▶ EXTRACTED TEXT:
The adoption of SFAS No. 133 on January 1, 2001 did not have a material effect on the Company's financial statements. The Company has only one derivative instrument, an interest rate swap, which was outstanding at December 31, 2000. The fair value of the interest rate swap was not significant at December 31, 2000 as it was cashless when entered into on December 28, 2000. The interest rate swap, as amended, has an 18-month term with Bank of America, N.A. for a notional amount of $365 million. Under the amended agreement, the Company is obligated to pay 5.38% in exchange for receiving three-month LIBOR on the notional amount. Settlements are quarterly and the contract expires December 28, 2002.
The Company uses this interest rate swap to hedge certain LIBOR based interest rate payments required under certain indebtedness. The Company monitors interest rates and the credit quality of the counter-party.
For the six months ended June 30, 2001, OCI included a loss of $3.8 million for changes in the fair value of the interest rate swap.

▶ EXERCISE BRIEF:
From the passage on the interest rate swap:
(a) What notional amount does the swap cover?
(b) Besides interest rates, what does the Company monitor?
(c) For the six months ended June 30, 2001, what loss did OCI include for changes in the swap's fair value?

▶ SUPPLIED ENTRIES:
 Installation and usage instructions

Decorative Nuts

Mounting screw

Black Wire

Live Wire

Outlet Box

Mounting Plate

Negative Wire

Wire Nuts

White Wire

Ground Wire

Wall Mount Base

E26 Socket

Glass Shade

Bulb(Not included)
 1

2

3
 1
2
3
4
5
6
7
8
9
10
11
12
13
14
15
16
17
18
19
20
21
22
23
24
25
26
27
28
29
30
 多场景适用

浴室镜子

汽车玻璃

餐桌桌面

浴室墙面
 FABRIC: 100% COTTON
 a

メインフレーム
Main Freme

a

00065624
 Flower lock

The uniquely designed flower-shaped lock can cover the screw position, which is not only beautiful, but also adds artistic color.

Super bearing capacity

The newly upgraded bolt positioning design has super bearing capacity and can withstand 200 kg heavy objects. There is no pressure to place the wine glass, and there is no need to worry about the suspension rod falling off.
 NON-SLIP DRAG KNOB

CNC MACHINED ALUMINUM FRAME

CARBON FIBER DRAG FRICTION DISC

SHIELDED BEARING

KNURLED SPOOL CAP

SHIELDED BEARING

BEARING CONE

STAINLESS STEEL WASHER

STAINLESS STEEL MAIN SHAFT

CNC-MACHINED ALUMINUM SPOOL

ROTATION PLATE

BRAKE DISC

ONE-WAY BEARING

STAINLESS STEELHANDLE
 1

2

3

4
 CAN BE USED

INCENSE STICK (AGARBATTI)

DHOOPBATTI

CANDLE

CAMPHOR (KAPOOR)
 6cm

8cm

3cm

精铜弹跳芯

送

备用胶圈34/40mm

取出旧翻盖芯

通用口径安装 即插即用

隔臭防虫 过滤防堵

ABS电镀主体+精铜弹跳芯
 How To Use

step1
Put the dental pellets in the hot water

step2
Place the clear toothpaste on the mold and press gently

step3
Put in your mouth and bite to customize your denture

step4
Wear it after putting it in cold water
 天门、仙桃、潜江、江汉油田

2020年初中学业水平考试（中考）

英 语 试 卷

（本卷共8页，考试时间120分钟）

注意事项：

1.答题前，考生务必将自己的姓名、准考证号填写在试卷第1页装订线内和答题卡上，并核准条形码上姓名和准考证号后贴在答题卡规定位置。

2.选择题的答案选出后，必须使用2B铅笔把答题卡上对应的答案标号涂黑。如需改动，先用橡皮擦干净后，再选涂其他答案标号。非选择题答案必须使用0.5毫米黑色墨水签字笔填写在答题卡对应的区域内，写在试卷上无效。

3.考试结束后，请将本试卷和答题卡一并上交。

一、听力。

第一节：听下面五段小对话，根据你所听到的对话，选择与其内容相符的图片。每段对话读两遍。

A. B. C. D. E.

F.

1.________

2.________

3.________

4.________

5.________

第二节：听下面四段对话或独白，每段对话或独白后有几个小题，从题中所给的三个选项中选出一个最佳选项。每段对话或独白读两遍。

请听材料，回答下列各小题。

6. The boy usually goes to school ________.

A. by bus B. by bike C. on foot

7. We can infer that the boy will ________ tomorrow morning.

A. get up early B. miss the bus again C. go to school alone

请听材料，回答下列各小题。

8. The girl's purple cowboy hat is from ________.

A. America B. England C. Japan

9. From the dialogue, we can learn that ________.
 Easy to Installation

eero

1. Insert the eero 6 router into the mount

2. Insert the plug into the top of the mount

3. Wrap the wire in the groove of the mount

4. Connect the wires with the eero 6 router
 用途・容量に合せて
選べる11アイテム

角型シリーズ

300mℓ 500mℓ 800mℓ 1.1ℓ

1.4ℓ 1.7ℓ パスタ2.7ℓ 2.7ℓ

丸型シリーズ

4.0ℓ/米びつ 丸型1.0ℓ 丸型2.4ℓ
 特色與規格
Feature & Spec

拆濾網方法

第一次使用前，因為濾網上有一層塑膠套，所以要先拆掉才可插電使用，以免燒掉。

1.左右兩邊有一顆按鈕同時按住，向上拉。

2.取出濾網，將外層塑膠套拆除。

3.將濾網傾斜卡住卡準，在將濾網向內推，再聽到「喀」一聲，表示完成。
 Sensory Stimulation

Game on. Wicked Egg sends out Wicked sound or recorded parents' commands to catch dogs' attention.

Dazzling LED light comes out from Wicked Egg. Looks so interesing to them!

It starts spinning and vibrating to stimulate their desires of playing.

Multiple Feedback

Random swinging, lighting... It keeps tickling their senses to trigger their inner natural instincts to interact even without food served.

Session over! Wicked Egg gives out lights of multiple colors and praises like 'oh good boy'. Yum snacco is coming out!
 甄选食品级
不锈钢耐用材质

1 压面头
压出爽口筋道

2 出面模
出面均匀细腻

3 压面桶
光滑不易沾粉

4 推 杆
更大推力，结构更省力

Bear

▶ REPLY:
(a) $365 million
(b) The credit quality of the counter-party
(c) $3.8 million